Then again, after winning on only one of their previous six visits, any victory would have been welcome for the Dons.
Hamilton won both fixtures at the Superseal Stadium last season but Derek McInnes’s side had won seven of the last 10 meetings between the clubs, which might explain why fewer than 1,000 home fans turned up for this latest instalment.
Hamilton were eager to improve a poor record in this competition (they reached the last eight only once in the previous nine seasons, losing to last night’s opponents) and forced a succession of early corners as the visitors adjusted to the artificial turf.
It was the Dons who created the first half-chance in the 11th minute, with Shay Logan setting up Nicky Maynard for a shot which should have troubled Gary Woods but didn’t.
Darian MacKinnon then picked up a caution for a foul on Kenny McLean on the edge of the 18-yard box but the midfielder’s effort from the resulting free-kick was smashed into the wall.
However, Accies threatened on the break and goalkeeper Joe Lewis required treatment after saving bravely at the feet of Steven Boyd as they both tried to reach Ali Crawford’s through ball.
Ryan Christie had an opportunity to break the deadlock midway through the first half, swivelling on a McLean cross to fire just wide of Woods’ left-hand post.
The on-loan Celtic midfielder spurned a gilt-edged opening shortly afterwards. Woods miskicked a clearance to Maynard, who squared the ball to Christie only for him to miss the target from six yards.
As Aberdeen ramped up the pressure, full-back Andy Considine drove a McLean corner into the ground and Woods did well to fist it clear before diving to his left to keep out a long-range attempt from Graeme Shinnie.
Hamilton were under the cosh but the visitors were making hard work of finding something to show for all their possession.

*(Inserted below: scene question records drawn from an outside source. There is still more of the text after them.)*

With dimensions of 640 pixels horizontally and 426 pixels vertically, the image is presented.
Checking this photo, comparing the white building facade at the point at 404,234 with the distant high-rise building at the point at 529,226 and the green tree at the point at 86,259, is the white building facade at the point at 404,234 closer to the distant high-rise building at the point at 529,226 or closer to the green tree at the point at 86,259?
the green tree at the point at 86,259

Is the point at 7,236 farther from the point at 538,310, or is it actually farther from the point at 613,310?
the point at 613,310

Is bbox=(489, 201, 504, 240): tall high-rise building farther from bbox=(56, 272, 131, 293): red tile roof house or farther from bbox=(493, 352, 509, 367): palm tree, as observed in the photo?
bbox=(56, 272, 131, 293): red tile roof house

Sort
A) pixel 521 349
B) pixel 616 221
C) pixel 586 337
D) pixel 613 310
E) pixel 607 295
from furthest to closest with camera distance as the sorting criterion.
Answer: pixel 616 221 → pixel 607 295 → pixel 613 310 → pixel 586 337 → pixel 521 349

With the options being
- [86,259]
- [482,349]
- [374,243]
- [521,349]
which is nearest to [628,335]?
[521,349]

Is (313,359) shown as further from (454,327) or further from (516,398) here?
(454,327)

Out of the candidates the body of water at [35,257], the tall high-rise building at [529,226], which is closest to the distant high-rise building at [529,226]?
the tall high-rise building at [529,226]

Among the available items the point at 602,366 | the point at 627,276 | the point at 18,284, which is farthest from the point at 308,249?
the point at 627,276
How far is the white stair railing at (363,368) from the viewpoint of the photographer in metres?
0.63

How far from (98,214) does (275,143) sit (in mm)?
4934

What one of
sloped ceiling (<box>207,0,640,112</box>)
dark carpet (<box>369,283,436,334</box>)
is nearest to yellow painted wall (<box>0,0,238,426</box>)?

French defender Xavier Tomas, ordered off in Saturday’s opening Premiership fixture between the clubs, collected a third yellow card in five days when he took out Christie just inside the Hamilton half.
The goal Aberdeen had been threatening finally arrived just before the break. Scott Wright laid the ball off for Shinnie, whose shot ricocheted off a defender and into the path of McLean, whose right-foot drive beat Woods low to his right.
Even then, Lewis was at full stretch to fingertip away a full-blooded drive from Greg Docherty in first-half stoppage time.
It would have been ludicrous if Aberdeen had found themselves level again before reaching the dressing room but the lack of a cutting edge could be their downfall this season.
Accies broke again in the 52nd minute, with Steven Boyd releasing Rakish Bingham. The Englishman took too long to pull the trigger, though, and Mark Reynolds got back to block his shot.
Tomas then headed narrowly wide from the resulting corner, as if to underline the precariousness of Aberdeen’s lead.
Docherty appealed for a penalty, more in hope than expectation, when he and Anthony O’Connor tangled inside the area. Referee Nick Walsh was right to dismiss the claim.
Shinnie tested Woods with an effort from distance but that was an isolated occurrence; Aberdeen had abandoned the passing and moving which had proved so potent earlier on.
Last season’s beaten finalists seemed content to hold on to what they had, an injudicious tactic at the best of times, never mind in knock-out competitions where the lottery of a penalty shootout always looms.
Greg Stewart ought to have sealed the outcome when fellow substitute Miles Storey picked him out with a cross but, under no pressure, the on-loan Birmingham City midfielder skied his shot from the corner of the six-yard box.
That wastefulness almost cost them in the dying minutes when Crawford was inches away with a low drive from the edge of the penalty area.